Image and question records
>> Begin

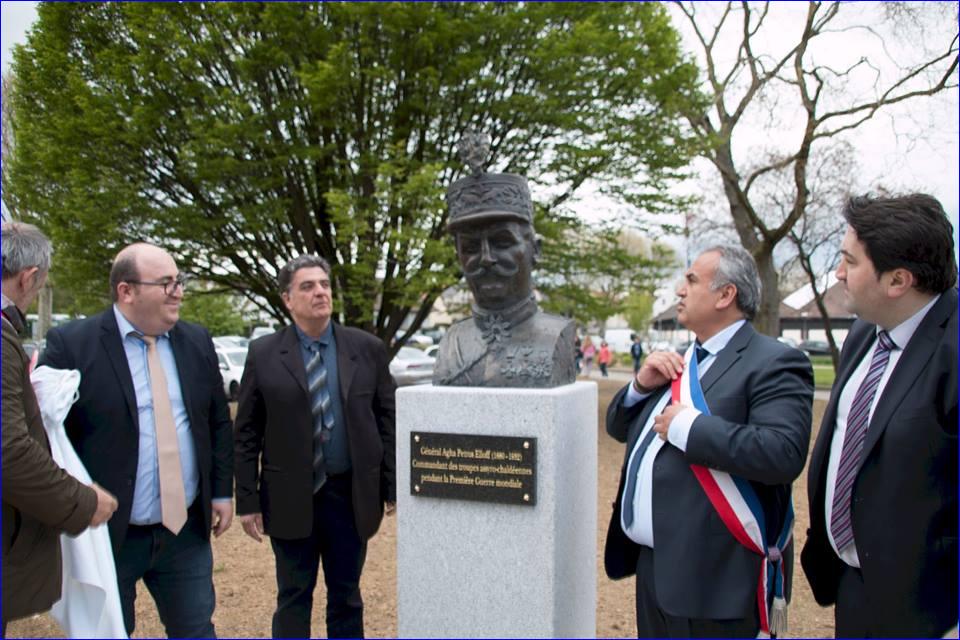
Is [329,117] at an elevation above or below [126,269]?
above

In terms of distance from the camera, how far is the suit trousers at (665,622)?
2.39m

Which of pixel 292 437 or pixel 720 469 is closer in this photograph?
pixel 720 469

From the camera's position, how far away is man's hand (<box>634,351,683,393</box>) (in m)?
2.62

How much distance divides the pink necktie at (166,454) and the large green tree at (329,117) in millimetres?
6474

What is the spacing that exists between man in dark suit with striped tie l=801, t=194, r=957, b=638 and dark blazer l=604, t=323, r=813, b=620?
0.18m

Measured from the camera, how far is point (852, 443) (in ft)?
7.50

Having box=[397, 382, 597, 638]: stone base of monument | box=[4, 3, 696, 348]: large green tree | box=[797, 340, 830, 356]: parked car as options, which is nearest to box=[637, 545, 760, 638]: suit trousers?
box=[397, 382, 597, 638]: stone base of monument

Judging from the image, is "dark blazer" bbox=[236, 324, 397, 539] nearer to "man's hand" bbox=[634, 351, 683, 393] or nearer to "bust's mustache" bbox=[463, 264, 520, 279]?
"bust's mustache" bbox=[463, 264, 520, 279]

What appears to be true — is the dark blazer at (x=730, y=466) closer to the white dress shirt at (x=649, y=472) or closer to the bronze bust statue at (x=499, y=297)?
the white dress shirt at (x=649, y=472)

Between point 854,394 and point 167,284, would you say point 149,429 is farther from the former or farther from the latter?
point 854,394

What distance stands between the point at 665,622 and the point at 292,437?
1.93 meters

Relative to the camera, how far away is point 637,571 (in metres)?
2.72

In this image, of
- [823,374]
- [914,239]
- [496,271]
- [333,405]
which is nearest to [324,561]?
[333,405]

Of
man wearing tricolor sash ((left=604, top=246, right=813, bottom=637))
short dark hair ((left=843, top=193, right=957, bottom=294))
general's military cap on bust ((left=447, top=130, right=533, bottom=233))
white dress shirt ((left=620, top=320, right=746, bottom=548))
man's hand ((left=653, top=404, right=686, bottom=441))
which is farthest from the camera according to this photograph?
general's military cap on bust ((left=447, top=130, right=533, bottom=233))
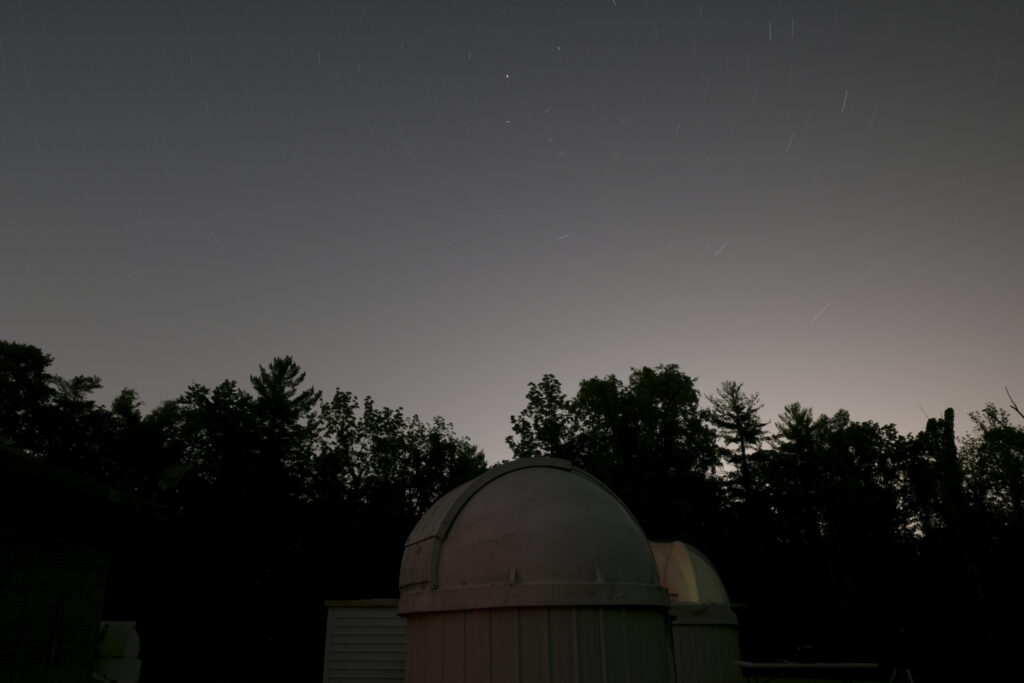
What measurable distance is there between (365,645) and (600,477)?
65.7 feet

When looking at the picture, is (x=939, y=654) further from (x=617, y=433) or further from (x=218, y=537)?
(x=218, y=537)

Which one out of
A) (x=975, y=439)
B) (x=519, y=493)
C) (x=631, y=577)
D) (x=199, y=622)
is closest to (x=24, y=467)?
(x=519, y=493)

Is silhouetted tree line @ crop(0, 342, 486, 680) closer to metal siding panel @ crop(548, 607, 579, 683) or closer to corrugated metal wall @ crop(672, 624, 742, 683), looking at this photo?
corrugated metal wall @ crop(672, 624, 742, 683)

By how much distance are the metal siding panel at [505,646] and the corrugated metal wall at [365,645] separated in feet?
30.6

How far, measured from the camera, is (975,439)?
140ft

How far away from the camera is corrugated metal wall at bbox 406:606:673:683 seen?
7824 mm

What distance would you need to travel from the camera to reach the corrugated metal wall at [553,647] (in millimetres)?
7824

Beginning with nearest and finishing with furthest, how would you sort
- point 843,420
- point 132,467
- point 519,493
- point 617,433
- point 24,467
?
point 24,467
point 519,493
point 132,467
point 617,433
point 843,420

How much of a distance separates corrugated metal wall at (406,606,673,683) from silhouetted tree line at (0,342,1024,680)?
72.0 feet

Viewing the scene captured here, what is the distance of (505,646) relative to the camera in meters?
8.02

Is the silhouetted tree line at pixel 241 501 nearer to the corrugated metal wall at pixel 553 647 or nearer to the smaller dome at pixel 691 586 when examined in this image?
the smaller dome at pixel 691 586

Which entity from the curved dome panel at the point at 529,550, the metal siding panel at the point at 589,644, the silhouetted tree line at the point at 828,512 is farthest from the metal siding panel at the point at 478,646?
the silhouetted tree line at the point at 828,512

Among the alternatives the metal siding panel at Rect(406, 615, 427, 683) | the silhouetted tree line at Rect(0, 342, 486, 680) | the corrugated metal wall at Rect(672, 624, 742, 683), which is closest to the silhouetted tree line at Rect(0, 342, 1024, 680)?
the silhouetted tree line at Rect(0, 342, 486, 680)

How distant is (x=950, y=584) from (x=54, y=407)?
47.3 m
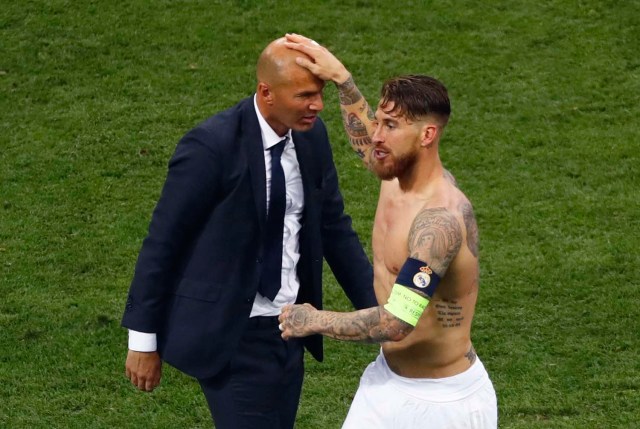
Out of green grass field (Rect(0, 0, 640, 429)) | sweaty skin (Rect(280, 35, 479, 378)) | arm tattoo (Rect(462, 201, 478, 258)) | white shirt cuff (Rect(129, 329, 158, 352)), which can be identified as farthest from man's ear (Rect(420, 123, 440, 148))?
green grass field (Rect(0, 0, 640, 429))

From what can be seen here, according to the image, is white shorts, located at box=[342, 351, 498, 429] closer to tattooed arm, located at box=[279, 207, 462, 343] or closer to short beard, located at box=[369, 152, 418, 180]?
tattooed arm, located at box=[279, 207, 462, 343]

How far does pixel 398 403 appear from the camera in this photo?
5.38 m

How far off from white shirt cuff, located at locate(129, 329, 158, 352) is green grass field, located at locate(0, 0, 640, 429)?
1856 mm

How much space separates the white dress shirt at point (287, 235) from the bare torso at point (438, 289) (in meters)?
0.51

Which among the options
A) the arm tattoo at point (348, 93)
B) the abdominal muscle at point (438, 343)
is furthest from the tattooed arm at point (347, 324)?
the arm tattoo at point (348, 93)

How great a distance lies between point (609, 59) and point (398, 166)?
7.63 m

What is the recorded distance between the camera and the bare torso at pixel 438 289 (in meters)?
5.18

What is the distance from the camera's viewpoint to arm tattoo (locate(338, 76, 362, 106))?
19.4 ft

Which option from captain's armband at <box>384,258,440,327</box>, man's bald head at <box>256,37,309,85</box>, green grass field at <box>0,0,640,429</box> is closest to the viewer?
captain's armband at <box>384,258,440,327</box>

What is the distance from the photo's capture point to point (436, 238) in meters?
4.97

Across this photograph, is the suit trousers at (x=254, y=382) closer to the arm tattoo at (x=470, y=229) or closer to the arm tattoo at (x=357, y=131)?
the arm tattoo at (x=357, y=131)

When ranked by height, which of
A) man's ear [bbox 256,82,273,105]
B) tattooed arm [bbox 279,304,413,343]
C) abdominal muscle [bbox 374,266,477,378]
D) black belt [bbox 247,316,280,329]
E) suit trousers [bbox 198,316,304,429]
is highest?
man's ear [bbox 256,82,273,105]

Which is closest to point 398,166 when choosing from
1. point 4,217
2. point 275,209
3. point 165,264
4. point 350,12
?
point 275,209

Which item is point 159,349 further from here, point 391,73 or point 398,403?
point 391,73
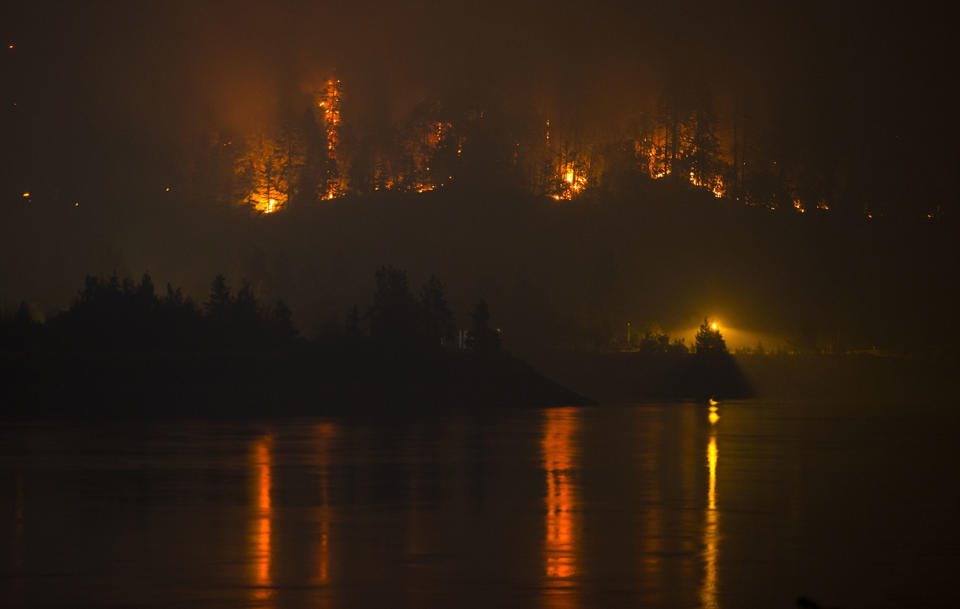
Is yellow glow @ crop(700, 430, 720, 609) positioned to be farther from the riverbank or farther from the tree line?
the tree line

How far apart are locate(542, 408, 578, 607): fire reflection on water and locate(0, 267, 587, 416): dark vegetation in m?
27.5

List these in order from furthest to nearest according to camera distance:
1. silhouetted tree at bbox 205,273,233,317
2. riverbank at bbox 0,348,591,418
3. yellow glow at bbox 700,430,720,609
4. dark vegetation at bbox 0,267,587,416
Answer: silhouetted tree at bbox 205,273,233,317
dark vegetation at bbox 0,267,587,416
riverbank at bbox 0,348,591,418
yellow glow at bbox 700,430,720,609

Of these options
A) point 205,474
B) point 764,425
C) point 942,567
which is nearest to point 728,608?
point 942,567

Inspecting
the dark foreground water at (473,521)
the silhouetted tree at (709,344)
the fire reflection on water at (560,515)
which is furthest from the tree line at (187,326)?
the silhouetted tree at (709,344)

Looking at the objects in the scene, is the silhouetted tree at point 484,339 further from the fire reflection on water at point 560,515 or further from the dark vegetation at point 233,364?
the fire reflection on water at point 560,515

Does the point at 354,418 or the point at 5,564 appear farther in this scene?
the point at 354,418

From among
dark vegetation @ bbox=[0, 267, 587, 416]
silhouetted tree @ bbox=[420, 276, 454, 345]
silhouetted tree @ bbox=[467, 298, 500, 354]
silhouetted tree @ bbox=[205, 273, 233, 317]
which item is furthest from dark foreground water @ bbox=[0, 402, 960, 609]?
silhouetted tree @ bbox=[420, 276, 454, 345]

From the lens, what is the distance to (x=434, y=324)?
118m

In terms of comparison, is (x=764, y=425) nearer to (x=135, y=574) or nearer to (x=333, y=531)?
(x=333, y=531)

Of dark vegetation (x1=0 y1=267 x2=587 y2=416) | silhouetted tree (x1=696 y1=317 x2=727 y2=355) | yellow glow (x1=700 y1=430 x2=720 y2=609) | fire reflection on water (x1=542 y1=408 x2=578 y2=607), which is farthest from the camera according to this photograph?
silhouetted tree (x1=696 y1=317 x2=727 y2=355)

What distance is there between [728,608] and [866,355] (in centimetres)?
16531

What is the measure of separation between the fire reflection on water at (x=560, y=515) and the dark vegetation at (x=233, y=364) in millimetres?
27492

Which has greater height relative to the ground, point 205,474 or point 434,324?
point 434,324

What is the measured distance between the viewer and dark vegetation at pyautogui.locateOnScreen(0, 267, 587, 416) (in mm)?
94312
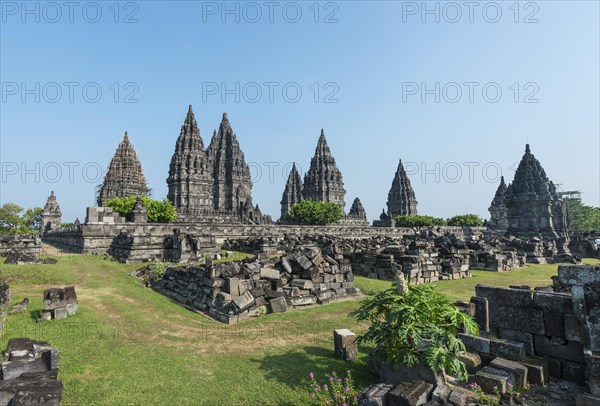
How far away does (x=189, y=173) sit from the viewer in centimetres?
6003

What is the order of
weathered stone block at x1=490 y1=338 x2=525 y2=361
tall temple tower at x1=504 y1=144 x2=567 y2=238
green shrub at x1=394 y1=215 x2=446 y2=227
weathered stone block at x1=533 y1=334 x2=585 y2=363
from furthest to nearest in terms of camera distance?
green shrub at x1=394 y1=215 x2=446 y2=227, tall temple tower at x1=504 y1=144 x2=567 y2=238, weathered stone block at x1=490 y1=338 x2=525 y2=361, weathered stone block at x1=533 y1=334 x2=585 y2=363

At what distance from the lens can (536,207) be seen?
3819 cm

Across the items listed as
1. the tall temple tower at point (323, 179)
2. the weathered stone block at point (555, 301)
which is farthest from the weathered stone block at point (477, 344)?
the tall temple tower at point (323, 179)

>> End

■ WHAT IS REQUIRED:
Leave out every picture, and write out exactly the lines from the one bearing "From the lens, what" through the final line.

■ RESPONSE FOR THIS EXERCISE:
From the lens, what is the distance to (x=434, y=324)?
118m

In terms of comparison, is (x=764, y=425) nearer to (x=135, y=574) or nearer to (x=333, y=531)?
(x=333, y=531)

Of dark vegetation (x1=0 y1=267 x2=587 y2=416) | silhouetted tree (x1=696 y1=317 x2=727 y2=355) | yellow glow (x1=700 y1=430 x2=720 y2=609) | fire reflection on water (x1=542 y1=408 x2=578 y2=607), which is farthest from the camera according to this photograph?
silhouetted tree (x1=696 y1=317 x2=727 y2=355)

What distance is there between [728,608] and [866,355] (in centimetres)?
16531

What is the measure of separation between the fire reflection on water at (x=560, y=515) and the dark vegetation at (x=233, y=364) in millimetres?
27492

Which has greater height relative to the ground, point 205,474 or point 434,324?
point 434,324

What is the measured distance between the viewer and dark vegetation at pyautogui.locateOnScreen(0, 267, 587, 416) (in mm)?
94312
How far away does (x=189, y=173) sit from the viewer in centimetres?
6003

What is the order of
weathered stone block at x1=490 y1=338 x2=525 y2=361
tall temple tower at x1=504 y1=144 x2=567 y2=238
green shrub at x1=394 y1=215 x2=446 y2=227
weathered stone block at x1=533 y1=334 x2=585 y2=363
from furthest to nearest in terms of camera distance?
green shrub at x1=394 y1=215 x2=446 y2=227, tall temple tower at x1=504 y1=144 x2=567 y2=238, weathered stone block at x1=490 y1=338 x2=525 y2=361, weathered stone block at x1=533 y1=334 x2=585 y2=363

At what distance from the lens can (536,207) be seen?
3819 cm

Across the items listed as
1. the tall temple tower at point (323, 179)
2. the weathered stone block at point (555, 301)
which is farthest from the weathered stone block at point (477, 344)?
the tall temple tower at point (323, 179)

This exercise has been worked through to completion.